En commission Industrie (Itre), dominée par le PPE, Sarah Knafo (Reconquête, ENS) a été désignée pour écrire le rapport d’initiative sur la souveraineté tech. Celle qui s’est interrogée, lors de l’audition de Stéphane Séjourné, sur les « quotas de transsexuels dans les usines », devient la première députée chargée de porter la compétitivité technologique européenne.
« Ce qui est arrivé en Itre est un peu fou », juge Anna Cavazzini (Verts), présidente de la commission Marché intérieur.
« Jusqu’ici, les coordinateurs de notre commission ont décidé de distribuer les rapports entre les membres de la coalition von der Leyen », allant des Verts aux ECR, nous déclare-t-elle. « Je n’ai pas de signal d’un changement de stratégie du PPE » dans cette commission, indique-t-elle.
La cohérence en question
En commission Marché intérieur, centrale sur les dossiers numériques, les coordinateurs d’extrême droite sont donc très souvent présents, à l’exception des Nations souveraines (ENS), selon plusieurs sources. Pour autant, il est difficile de trouver une cohérence, même entre les deux coordinatrices Patriotes. Cette absence de ligne est d’ailleurs revendiquée (relire l’enquête de Contexte Pouvoirs).
Des lobbyistes de la culture remarquent même des positions incohérentes entre les députés eux-mêmes, alimentant leur méfiance actuelle. « Est-ce que tu peux t’allier avec des opportunistes ? Déjà qu’on aura un ulcère à l’estomac en le faisant », lance l’un d’eux.

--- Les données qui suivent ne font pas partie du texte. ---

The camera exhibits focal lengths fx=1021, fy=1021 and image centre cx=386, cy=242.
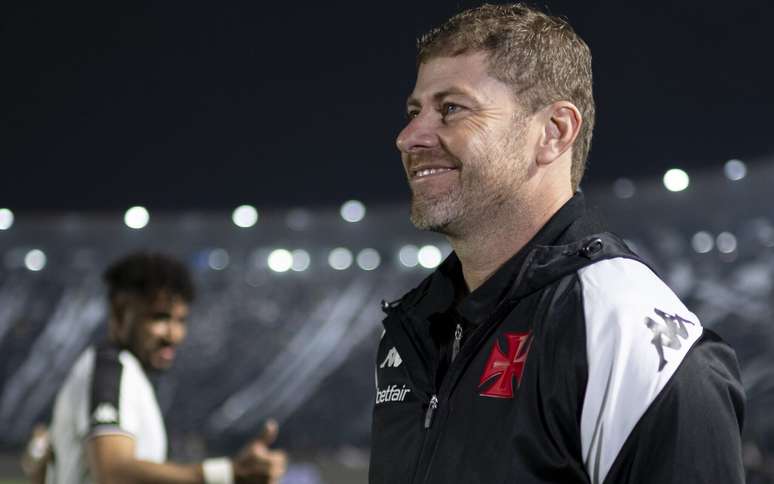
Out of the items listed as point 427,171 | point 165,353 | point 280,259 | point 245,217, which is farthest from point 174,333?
point 280,259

« Nous nous posons moins de questions en commission Culture. Les lignes entre délégations sont plus convergentes, par exemple sur le grand dossier du dernier mandat, le règlement sur la liberté des médias, qui a la volonté d’attaquer la Hongrie. Les sujets culturels sont très idéologiques, donc l’alignement est plus simple », estime une source PfE.
« Les gens finiront par y aller »
Autour du Parlement, les lobbys s’affichent attentistes. Ils guettent les premiers dossiers, voire l’attribution de premiers rapports culturels à l’extrême droite, pour décider de discuter ou pas avec eux. Les positions souverainistes pourraient s’aligner avec la défense des industries européennes ou du principe de territorialité des droits audiovisuels.

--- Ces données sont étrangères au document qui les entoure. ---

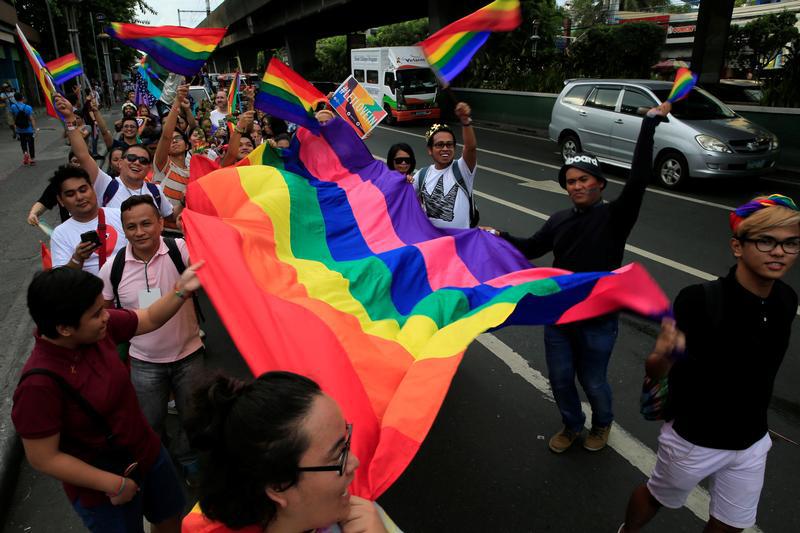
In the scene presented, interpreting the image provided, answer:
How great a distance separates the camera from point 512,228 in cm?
809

Seuls des lobbys défendant des acteurs publics de la culture, fers de lance de la diversité et de l’inclusion, affichent un refus absolu d’échanger avec ces eurodéputés. « L’audition de Henna Virkkunen a montré à qui nous devons nous confronter. Nous avons besoin [de l’équivalent] d’une Margrethe Vestager, qui sait être forte dans ces circonstances », résume Renate Schroeder, présidente de la Fédération européenne des journalistes (FEJ).
« Ils s’organisent et se professionnalisent, en effet. Ils sont plutôt probusiness sur les dossiers, mais tu ne peux pas faire abstraction de leurs positions extrêmes sur les autres sujets… », résume un lobbyiste de l’industrie.
« Les gens finiront par y aller. C’est facile aujourd’hui de dire qu’on n’y ira pas, on n’a pas encore de dossier », anticipe un lobbyiste de la culture.
Contactées, plusieurs eurodéputées PfE n’ont pas répondu à nos sollicitations ou ont refusé un entretien téléphonique à temps pour publication.